» DOCUMENTO DI PARTENZA:
· · ·
Dott. Riccardi, partiamo da una fotografia dell’Italia di oggi: come descriverebbe il contesto sociale e culturale del nostro Paese nel 2025?
L’Italia del 2025 offre uno spettacolo surreale. In occasione della fine del Ramadan, in molte piazze italiane abbiamo assistito a scene incredibili: donne musulmane relegate dietro reti metalliche durante le preghiere pubbliche. E tutto questo accade sotto gli occhi sorridenti di sindaci di sinistra, che non solo partecipano ma inviano anche messaggi di auguri. Nel frattempo, in quella stessa cultura, ci sono ragazze che vengono uccise dai loro padri per aver scelto di vivere all’occidentale o per essersi rifiutate di sposare uomini imposti dalla famiglia.
E come reagisce l’opinione pubblica e il mondo politico a questi fatti?
La stampa minimizza. Le femministe restano in silenzio o si occupano di cause più comode. È come se l’Europa avesse trasformato la propria dissoluzione in una sorta di spettacolo edificante, applaudendo alla propria scomparsa come se fosse un progresso.
Lei parla di una crisi dell’identità europea. In che senso?
La storia è spietata e si ripete con precisione chirurgica. I Romani, come oggi gli Europei, aprirono le loro frontiere in un momento di debolezza spirituale e culturale. Quando una civiltà smette di credere nella propria superiorità culturale, inizia a morire. E proprio nella dimensione spirituale si manifesta oggi questo esaurimento. Il confronto è impietoso. Da un lato, una Chiesa che con Papa Francesco proclamava “Chi sono io per giudicare?”, rinunciando a qualsiasi pretesa di guida morale o verità assoluta. Dall’altro, l’Islam: monolitico, dogmatico, con la missione divina di sottomettere il mondo alla sharia, che prescrive la morte per apostati e infedeli. Una fede che dubita contro una che conquista. L’esito è scontato.
Parla spesso di “società parallele”. Può spiegare cosa intende?
Invece di creare nuovi cittadini, abbiamo generato enclavi dove vige un’altra legge, un’altra morale, un altro futuro. Proprio come avvenne nei secoli finali dell’Impero romano, accogliamo milioni di persone mentre ci vergogniamo dei nostri stessi valori. È un errore storico: è come se i Romani avessero accolto i Goti proclamando che le loro tradizioni valevano quanto le romane.
Cita anche dati demografici. Perché sono importanti?
· · ·
» ESTRATTO DEI DATI:
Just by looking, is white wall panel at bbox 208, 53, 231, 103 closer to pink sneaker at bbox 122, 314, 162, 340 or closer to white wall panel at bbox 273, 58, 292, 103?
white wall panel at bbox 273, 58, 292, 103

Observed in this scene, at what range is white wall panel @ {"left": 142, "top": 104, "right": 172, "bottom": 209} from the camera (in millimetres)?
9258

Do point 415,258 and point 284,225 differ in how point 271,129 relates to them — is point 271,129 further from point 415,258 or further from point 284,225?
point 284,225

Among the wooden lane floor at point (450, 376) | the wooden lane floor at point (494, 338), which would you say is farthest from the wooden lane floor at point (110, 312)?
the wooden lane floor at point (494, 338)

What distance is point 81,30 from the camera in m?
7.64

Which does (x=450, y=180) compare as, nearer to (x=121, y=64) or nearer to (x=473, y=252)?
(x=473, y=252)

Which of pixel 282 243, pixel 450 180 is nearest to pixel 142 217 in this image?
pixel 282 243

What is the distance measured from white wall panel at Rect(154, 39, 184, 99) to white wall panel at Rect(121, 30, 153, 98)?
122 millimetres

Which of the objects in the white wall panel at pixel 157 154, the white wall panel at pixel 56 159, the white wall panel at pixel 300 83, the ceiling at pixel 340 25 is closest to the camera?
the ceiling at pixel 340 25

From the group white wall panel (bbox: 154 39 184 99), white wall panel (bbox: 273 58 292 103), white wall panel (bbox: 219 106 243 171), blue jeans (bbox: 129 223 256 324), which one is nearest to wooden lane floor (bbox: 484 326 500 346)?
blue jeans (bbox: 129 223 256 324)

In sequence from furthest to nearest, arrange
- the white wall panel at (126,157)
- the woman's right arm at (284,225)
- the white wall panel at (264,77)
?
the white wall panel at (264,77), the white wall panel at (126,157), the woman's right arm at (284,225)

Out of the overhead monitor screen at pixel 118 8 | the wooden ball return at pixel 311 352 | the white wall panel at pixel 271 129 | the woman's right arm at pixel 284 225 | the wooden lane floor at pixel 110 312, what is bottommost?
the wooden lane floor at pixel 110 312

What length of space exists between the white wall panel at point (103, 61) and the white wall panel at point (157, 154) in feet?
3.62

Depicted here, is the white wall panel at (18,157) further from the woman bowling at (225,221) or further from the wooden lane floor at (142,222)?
· · ·
» CONSEGNE:
1. Riproduci senza alcuna modifica il passo dell'intervista che va da "La stampa minimizza." fino a "fosse un progresso.".
2. Secondo l'intervista, in quale occasione si sono tenute le preghiere pubbliche nelle piazze italiane?
I dati non hanno alcun ruolo in questo lavoro.

» SOLUZIONI:
1.
La stampa minimizza. Le femministe restano in silenzio o si occupano di cause più comode. È come se l’Europa avesse trasformato la propria dissoluzione in una sorta di spettacolo edificante, applaudendo alla propria scomparsa come se fosse un progresso.

2. In occasione della fine del Ramadan.